— START OF Source data —

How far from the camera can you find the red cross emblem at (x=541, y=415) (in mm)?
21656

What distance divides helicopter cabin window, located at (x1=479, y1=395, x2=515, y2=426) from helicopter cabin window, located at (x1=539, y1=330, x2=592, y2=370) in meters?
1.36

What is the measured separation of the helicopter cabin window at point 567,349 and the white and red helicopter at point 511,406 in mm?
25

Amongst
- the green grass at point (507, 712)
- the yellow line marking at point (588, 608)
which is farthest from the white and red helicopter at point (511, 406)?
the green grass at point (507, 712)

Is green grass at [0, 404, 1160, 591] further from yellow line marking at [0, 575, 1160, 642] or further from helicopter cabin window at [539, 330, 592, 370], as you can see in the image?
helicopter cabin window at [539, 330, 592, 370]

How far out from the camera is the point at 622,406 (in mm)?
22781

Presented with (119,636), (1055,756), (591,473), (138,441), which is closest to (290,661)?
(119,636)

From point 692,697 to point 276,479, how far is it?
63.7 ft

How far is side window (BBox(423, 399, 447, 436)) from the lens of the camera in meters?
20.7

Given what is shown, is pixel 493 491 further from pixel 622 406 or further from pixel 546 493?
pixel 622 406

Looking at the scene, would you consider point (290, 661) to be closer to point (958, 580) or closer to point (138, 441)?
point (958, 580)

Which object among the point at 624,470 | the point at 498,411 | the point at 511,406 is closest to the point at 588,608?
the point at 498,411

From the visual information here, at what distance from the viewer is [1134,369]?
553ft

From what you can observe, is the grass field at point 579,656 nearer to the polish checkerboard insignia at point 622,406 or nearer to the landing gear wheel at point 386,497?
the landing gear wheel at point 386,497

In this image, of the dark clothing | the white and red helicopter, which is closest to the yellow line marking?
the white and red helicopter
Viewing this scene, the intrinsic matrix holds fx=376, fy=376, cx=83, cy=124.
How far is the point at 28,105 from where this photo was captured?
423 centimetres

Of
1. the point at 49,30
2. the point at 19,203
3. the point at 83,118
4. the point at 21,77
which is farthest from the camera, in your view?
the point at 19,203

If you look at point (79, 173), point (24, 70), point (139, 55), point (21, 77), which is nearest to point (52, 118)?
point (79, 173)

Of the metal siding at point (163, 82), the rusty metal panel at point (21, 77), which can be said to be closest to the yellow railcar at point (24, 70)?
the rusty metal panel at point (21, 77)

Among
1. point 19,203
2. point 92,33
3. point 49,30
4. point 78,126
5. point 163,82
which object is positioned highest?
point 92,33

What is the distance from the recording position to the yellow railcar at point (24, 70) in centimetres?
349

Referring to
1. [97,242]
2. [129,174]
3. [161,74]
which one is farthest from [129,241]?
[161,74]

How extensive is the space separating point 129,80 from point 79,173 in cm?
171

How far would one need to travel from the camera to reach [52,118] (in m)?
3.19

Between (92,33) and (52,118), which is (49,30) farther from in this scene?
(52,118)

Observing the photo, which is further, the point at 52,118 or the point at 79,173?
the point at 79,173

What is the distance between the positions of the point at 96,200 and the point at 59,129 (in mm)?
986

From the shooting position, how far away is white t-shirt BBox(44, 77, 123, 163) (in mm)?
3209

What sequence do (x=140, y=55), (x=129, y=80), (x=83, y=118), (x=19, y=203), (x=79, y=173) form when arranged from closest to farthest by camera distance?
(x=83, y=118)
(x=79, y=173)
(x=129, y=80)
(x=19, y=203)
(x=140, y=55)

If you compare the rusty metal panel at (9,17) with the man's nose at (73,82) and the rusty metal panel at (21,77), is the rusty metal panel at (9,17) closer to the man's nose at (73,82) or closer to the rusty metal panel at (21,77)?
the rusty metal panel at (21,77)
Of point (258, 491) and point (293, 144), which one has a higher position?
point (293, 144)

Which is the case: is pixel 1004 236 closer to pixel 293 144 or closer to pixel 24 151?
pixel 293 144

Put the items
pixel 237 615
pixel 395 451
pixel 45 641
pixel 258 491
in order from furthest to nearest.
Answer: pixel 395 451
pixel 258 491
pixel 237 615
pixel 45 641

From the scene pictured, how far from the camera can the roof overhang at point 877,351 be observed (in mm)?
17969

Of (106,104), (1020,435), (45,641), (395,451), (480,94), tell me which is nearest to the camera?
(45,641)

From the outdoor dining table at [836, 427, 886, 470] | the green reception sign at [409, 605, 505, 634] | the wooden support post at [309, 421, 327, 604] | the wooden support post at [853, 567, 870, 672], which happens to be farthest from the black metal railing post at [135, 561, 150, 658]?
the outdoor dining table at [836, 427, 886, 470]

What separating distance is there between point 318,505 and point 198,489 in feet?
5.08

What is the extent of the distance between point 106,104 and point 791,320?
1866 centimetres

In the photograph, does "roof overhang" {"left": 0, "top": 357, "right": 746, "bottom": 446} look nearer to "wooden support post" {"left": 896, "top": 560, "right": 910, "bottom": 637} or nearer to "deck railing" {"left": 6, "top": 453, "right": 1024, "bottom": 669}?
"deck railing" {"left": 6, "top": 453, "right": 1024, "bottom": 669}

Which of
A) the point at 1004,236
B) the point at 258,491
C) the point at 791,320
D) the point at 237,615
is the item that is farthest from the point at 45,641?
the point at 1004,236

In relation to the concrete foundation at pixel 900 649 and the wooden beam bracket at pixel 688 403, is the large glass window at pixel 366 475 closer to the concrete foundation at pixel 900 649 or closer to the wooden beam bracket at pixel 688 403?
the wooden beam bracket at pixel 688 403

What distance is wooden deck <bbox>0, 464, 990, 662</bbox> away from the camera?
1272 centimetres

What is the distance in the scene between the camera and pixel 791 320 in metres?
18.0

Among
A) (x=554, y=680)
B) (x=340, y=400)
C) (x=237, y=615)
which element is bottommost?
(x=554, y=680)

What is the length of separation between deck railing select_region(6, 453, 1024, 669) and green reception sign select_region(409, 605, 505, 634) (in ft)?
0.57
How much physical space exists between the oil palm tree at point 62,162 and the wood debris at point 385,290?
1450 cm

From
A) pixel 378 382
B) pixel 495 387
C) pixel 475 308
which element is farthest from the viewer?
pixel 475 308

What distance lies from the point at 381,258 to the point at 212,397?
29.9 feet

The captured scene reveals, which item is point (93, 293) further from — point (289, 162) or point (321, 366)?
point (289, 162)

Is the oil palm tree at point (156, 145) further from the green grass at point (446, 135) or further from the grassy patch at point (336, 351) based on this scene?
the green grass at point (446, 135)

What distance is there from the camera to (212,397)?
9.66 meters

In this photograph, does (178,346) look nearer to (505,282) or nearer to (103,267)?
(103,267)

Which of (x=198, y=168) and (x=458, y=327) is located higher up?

— END OF Source data —

• **Exercise goal**
Reproduce the entries above exactly.

• **Response to this task**
How far from the camera can you find the red cross emblem at (x=541, y=415) (in mm)?
21656

What distance divides helicopter cabin window, located at (x1=479, y1=395, x2=515, y2=426) from helicopter cabin window, located at (x1=539, y1=330, x2=592, y2=370) in meters?
1.36

What is the measured separation of the helicopter cabin window at point 567,349 and the white and red helicopter at point 511,406 in mm?
25

Amongst
- the green grass at point (507, 712)
- the yellow line marking at point (588, 608)
which is farthest from the white and red helicopter at point (511, 406)?
the green grass at point (507, 712)

Is green grass at [0, 404, 1160, 591] further from yellow line marking at [0, 575, 1160, 642] or further from helicopter cabin window at [539, 330, 592, 370], as you can see in the image?
helicopter cabin window at [539, 330, 592, 370]

How far out from the camera is the point at 622,406 (in mm)?
22781

Presented with (119,636), (1055,756), (591,473), (138,441), which is closest to (290,661)?
(119,636)

From point 692,697 to point 276,479, how far is it?
63.7 ft

How far is side window (BBox(423, 399, 447, 436)) from the lens of the camera in meters?
20.7

Given what is shown, is pixel 493 491 further from pixel 622 406 or further from pixel 546 493?
pixel 622 406

Looking at the scene, would you consider point (290, 661) to be closer to point (958, 580) or closer to point (138, 441)?
point (958, 580)

Which object among the point at 624,470 | the point at 498,411 | the point at 511,406 is closest to the point at 588,608?
the point at 498,411

From the visual information here, at what distance from the viewer is [1134,369]?
553ft

From what you can observe, is the grass field at point 579,656 nearer to the polish checkerboard insignia at point 622,406 or nearer to the landing gear wheel at point 386,497?
the landing gear wheel at point 386,497

In this image, of the dark clothing | the white and red helicopter, which is closest to the yellow line marking?
the white and red helicopter
Viewing this scene, the intrinsic matrix holds fx=376, fy=376, cx=83, cy=124.
How far is the point at 28,105 from where this photo was captured?
423 centimetres

Of
1. the point at 49,30
2. the point at 19,203
3. the point at 83,118
4. the point at 21,77
which is farthest from the camera, in your view?
the point at 19,203

If you look at point (79, 173), point (24, 70), point (139, 55), point (21, 77), which is nearest to point (52, 118)?
point (79, 173)

Of the metal siding at point (163, 82), the rusty metal panel at point (21, 77), which can be said to be closest to the yellow railcar at point (24, 70)?
the rusty metal panel at point (21, 77)

Among
1. point 19,203
2. point 92,33
3. point 49,30
4. point 78,126
5. point 163,82
which object is positioned highest?
point 92,33

What is the distance from the recording position to the yellow railcar at point (24, 70) in centimetres?
349

Referring to
1. [97,242]
2. [129,174]
3. [161,74]
which one is farthest from [129,241]?
[161,74]

How extensive is the space separating point 129,80 from point 79,173 in cm?
171

How far would one need to travel from the camera to reach [52,118] (in m)?
3.19

Between (92,33) and (52,118), which is (49,30) farther from in this scene?
(52,118)

Observing the photo, which is further, the point at 52,118 or the point at 79,173?
the point at 79,173

What is the distance between the positions of the point at 96,200 and the point at 59,129 (in mm)?
986

From the shooting position, how far away is white t-shirt BBox(44, 77, 123, 163) (in mm)?
3209

What sequence do (x=140, y=55), (x=129, y=80), (x=83, y=118), (x=19, y=203), (x=79, y=173) form when arranged from closest to farthest by camera distance?
(x=83, y=118)
(x=79, y=173)
(x=129, y=80)
(x=19, y=203)
(x=140, y=55)

If you compare the rusty metal panel at (9,17) with the man's nose at (73,82) and the rusty metal panel at (21,77), is the rusty metal panel at (9,17) closer to the man's nose at (73,82) or closer to the rusty metal panel at (21,77)?
the rusty metal panel at (21,77)
Of point (258, 491) and point (293, 144), which one has a higher position?
point (293, 144)

Which is the case: is pixel 1004 236 closer to pixel 293 144 or closer to pixel 24 151?
pixel 293 144

Put the items
pixel 237 615
pixel 395 451
pixel 45 641
pixel 258 491
in order from furthest to nearest.
Answer: pixel 395 451
pixel 258 491
pixel 237 615
pixel 45 641

From the scene pictured, how far from the camera can the roof overhang at point 877,351 be observed (in mm)?
17969

Of (106,104), (1020,435), (45,641), (395,451), (480,94), tell me which is nearest to the camera?
(45,641)

From the outdoor dining table at [836, 427, 886, 470] | the green reception sign at [409, 605, 505, 634] | the wooden support post at [309, 421, 327, 604] | the wooden support post at [853, 567, 870, 672], which happens to be farthest from the black metal railing post at [135, 561, 150, 658]?
the outdoor dining table at [836, 427, 886, 470]

What separating distance is there between point 318,505 and point 198,489 in feet?
5.08

What is the extent of the distance between point 106,104 and point 791,320?
1866 centimetres

In the photograph, does "roof overhang" {"left": 0, "top": 357, "right": 746, "bottom": 446} look nearer to "wooden support post" {"left": 896, "top": 560, "right": 910, "bottom": 637} or nearer to "deck railing" {"left": 6, "top": 453, "right": 1024, "bottom": 669}?
"deck railing" {"left": 6, "top": 453, "right": 1024, "bottom": 669}

Which of
A) the point at 1004,236
B) the point at 258,491
C) the point at 791,320
D) the point at 237,615
is the item that is farthest from the point at 45,641?
the point at 1004,236

In relation to the concrete foundation at pixel 900 649 and the wooden beam bracket at pixel 688 403, is the large glass window at pixel 366 475 closer to the concrete foundation at pixel 900 649 or closer to the wooden beam bracket at pixel 688 403?
the wooden beam bracket at pixel 688 403

What distance is wooden deck <bbox>0, 464, 990, 662</bbox> away from the camera?
1272 centimetres

What is the distance in the scene between the camera and pixel 791 320 in metres?
18.0

Among
A) (x=554, y=680)
B) (x=340, y=400)
C) (x=237, y=615)
which element is bottommost?
(x=554, y=680)

What is the length of separation between deck railing select_region(6, 453, 1024, 669) and green reception sign select_region(409, 605, 505, 634) (in ft)?
0.57
How much physical space exists between the oil palm tree at point 62,162 and the wood debris at point 385,290?
1450 cm

From
A) pixel 378 382
B) pixel 495 387
C) pixel 475 308
which element is farthest from the viewer?
pixel 475 308

What distance lies from the point at 381,258 to the point at 212,397?
29.9 feet

The captured scene reveals, which item is point (93, 293) further from — point (289, 162) or point (321, 366)?
point (289, 162)

Is the oil palm tree at point (156, 145) further from the green grass at point (446, 135) or further from the grassy patch at point (336, 351) based on this scene?
the green grass at point (446, 135)

What distance is there from the camera to (212,397)?
9.66 meters

In this photograph, does (178,346) look nearer to (505,282) or nearer to (103,267)?
(103,267)

Which of (x=198, y=168) and (x=458, y=327) is located higher up?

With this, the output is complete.